### The records
--- --- ---

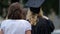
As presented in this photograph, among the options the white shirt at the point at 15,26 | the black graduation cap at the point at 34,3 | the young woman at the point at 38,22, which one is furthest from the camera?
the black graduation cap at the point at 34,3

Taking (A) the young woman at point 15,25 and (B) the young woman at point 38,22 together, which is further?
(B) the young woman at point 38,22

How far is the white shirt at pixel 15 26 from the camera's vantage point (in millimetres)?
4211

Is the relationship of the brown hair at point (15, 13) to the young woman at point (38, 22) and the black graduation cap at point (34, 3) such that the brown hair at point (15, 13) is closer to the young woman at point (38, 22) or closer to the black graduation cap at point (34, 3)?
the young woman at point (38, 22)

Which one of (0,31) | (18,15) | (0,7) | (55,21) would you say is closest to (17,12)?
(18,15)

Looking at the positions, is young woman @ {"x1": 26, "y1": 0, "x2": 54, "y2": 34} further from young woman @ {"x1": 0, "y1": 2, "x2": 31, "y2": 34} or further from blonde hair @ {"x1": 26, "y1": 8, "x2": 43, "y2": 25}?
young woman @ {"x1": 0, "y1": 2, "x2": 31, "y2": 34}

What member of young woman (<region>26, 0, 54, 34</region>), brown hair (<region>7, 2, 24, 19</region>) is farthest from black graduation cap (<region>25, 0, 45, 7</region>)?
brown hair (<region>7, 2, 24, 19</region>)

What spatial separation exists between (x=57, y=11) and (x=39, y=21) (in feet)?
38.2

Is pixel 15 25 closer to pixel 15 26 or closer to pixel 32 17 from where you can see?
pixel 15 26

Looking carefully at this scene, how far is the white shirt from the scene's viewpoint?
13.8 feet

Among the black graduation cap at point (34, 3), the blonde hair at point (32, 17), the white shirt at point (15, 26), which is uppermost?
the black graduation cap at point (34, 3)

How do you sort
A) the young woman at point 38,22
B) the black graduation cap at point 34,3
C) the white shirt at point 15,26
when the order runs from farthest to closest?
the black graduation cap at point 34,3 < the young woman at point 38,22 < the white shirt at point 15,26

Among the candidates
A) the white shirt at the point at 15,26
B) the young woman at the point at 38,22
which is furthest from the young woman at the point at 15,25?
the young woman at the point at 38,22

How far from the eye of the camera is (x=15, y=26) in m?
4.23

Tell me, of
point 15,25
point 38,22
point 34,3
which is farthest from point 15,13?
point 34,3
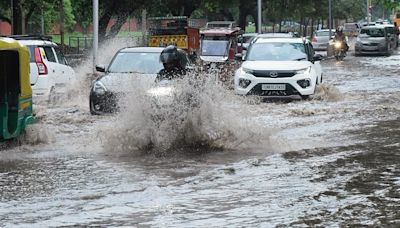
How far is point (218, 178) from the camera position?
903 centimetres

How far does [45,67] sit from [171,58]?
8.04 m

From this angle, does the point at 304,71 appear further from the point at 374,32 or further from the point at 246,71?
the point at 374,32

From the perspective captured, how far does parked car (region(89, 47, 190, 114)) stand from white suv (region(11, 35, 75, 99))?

--- --- ---

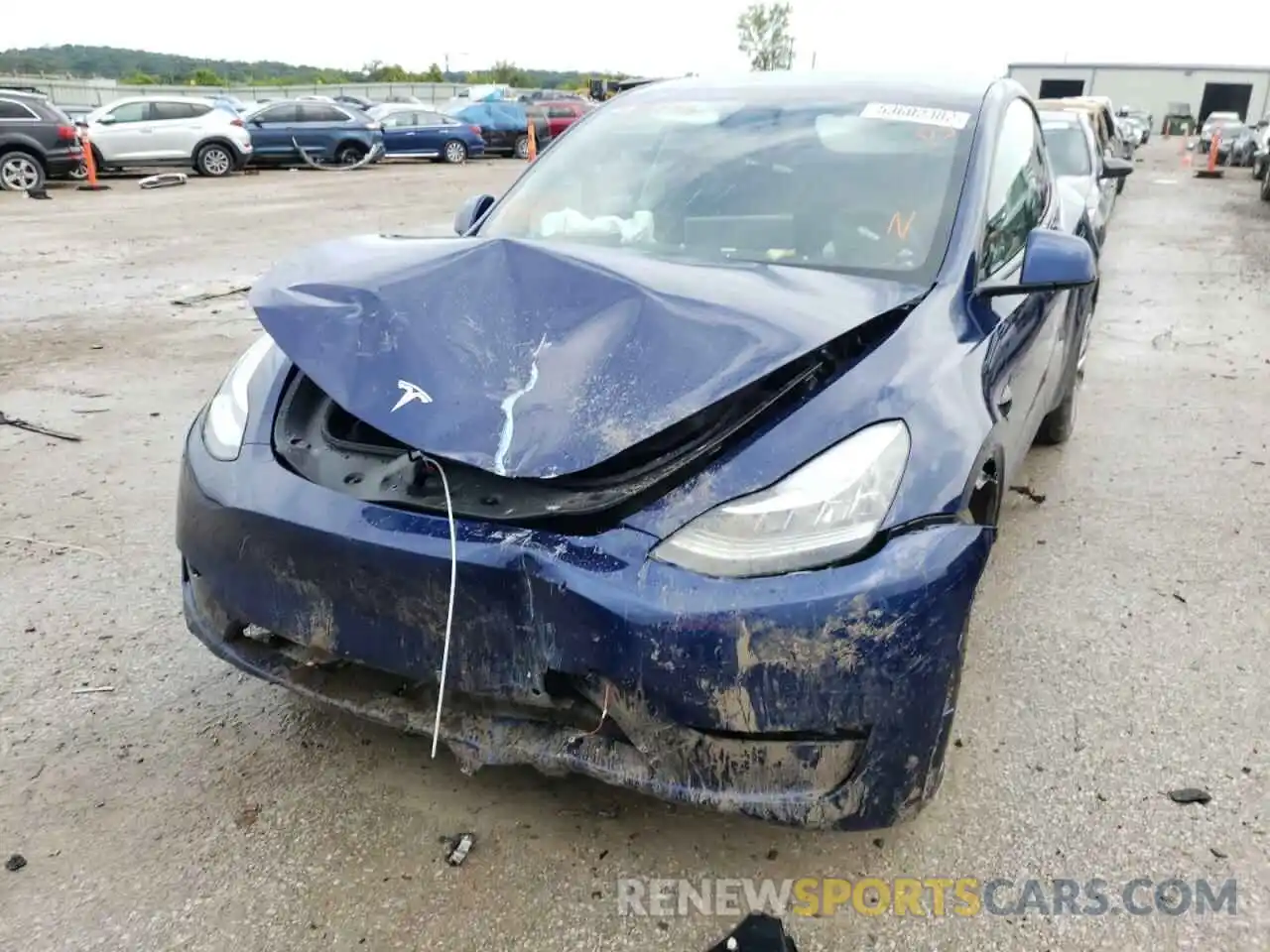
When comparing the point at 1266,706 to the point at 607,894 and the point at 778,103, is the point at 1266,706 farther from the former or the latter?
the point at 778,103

--- --- ---

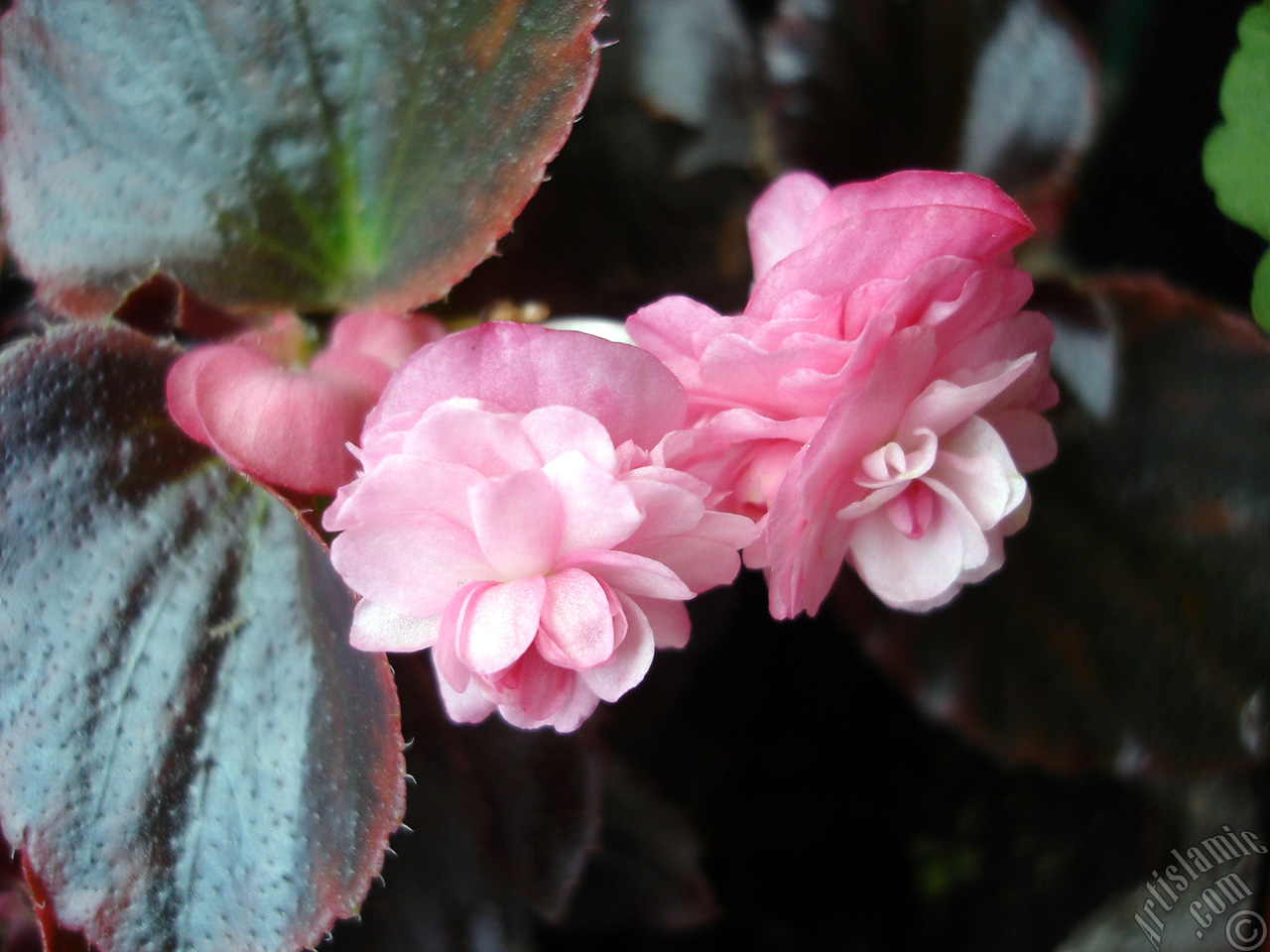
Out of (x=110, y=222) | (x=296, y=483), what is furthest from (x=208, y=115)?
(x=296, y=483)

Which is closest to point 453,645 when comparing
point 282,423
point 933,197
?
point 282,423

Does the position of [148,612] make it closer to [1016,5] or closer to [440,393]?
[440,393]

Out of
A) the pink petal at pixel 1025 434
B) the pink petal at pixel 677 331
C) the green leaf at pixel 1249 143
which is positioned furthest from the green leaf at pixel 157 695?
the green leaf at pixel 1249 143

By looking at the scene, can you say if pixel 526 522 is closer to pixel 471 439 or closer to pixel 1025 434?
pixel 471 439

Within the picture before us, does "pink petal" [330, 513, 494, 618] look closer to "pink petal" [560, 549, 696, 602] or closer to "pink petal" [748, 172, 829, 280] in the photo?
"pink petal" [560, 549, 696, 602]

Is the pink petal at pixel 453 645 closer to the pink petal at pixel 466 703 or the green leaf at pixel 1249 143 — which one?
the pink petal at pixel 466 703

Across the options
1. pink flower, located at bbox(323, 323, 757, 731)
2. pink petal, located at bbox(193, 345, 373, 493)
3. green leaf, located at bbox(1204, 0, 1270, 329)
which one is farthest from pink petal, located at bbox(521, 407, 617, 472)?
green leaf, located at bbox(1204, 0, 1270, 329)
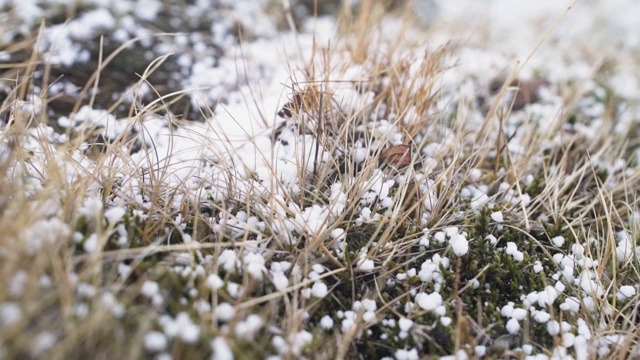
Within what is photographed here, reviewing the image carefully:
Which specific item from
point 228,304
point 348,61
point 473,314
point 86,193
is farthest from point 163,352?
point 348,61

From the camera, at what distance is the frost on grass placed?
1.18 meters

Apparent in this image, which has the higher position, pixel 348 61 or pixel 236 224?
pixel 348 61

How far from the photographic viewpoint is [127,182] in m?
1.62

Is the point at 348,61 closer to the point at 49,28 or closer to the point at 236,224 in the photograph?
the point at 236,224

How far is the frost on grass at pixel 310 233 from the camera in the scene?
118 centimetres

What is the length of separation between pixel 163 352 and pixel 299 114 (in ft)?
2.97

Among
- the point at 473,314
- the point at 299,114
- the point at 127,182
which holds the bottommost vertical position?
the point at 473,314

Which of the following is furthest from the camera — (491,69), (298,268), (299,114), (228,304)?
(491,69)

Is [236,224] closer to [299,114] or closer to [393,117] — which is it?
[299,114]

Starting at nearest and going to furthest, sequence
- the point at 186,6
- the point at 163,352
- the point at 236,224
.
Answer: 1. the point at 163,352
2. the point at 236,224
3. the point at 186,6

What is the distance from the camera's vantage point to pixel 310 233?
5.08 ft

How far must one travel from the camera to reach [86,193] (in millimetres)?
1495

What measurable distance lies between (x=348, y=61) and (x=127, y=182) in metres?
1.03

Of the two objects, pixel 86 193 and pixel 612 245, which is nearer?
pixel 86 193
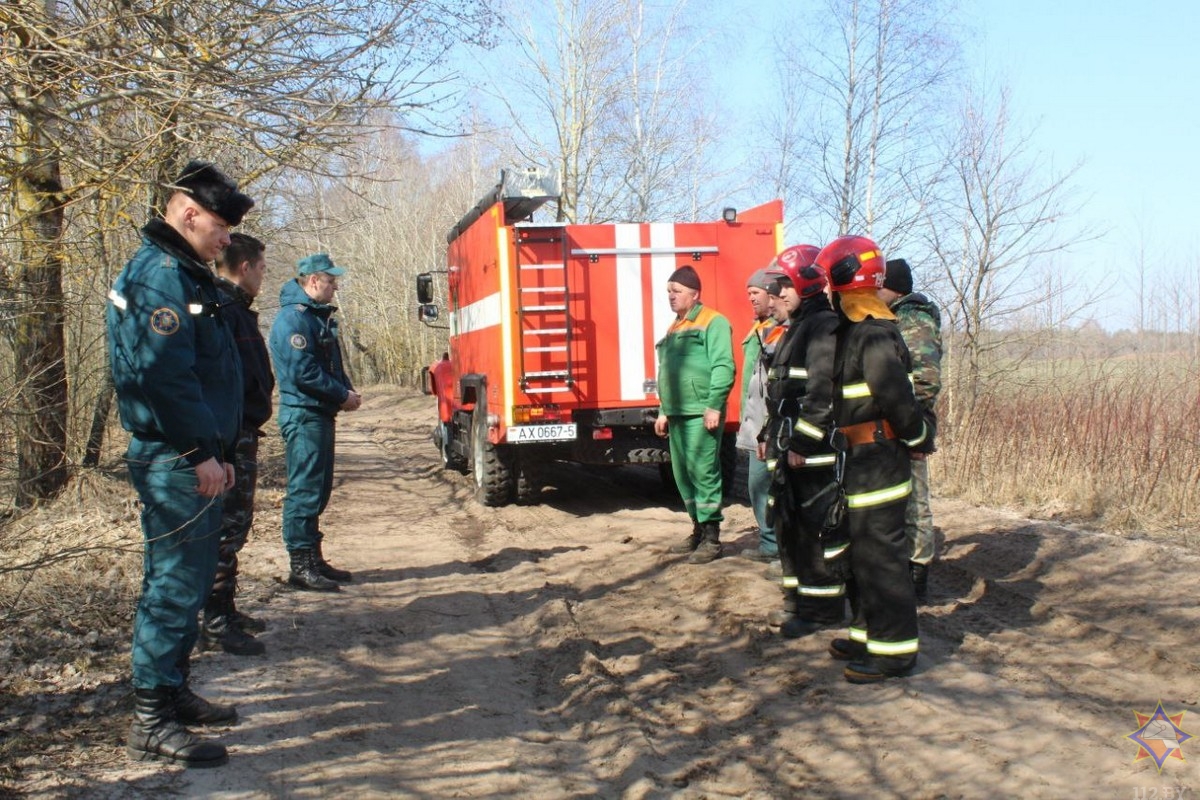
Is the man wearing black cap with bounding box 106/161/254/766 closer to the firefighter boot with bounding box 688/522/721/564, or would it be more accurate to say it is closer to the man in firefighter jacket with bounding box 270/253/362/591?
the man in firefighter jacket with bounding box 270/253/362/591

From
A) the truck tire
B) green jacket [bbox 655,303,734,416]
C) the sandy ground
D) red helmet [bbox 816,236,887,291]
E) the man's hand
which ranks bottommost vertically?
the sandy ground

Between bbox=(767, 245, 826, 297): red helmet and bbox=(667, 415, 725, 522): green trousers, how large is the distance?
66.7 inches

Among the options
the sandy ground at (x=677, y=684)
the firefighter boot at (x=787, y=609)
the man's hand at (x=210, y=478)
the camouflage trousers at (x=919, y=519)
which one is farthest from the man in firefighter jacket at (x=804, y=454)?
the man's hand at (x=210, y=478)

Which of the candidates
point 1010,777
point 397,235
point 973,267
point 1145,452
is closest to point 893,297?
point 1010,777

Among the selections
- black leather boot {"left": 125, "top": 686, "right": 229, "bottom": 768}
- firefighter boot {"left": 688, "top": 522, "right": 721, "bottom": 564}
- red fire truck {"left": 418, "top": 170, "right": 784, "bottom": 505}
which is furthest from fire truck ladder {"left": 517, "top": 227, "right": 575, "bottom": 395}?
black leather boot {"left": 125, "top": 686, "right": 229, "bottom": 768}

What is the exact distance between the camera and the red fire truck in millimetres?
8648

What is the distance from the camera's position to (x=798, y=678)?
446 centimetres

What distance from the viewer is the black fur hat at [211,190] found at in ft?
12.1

--- --- ---

### What you need to do
Filter the material above down to each line containing the string "ground", treating uppercase and lowercase as distinct.

### Answer to this exercise
C) the sandy ground
the sandy ground
the sandy ground at (x=677, y=684)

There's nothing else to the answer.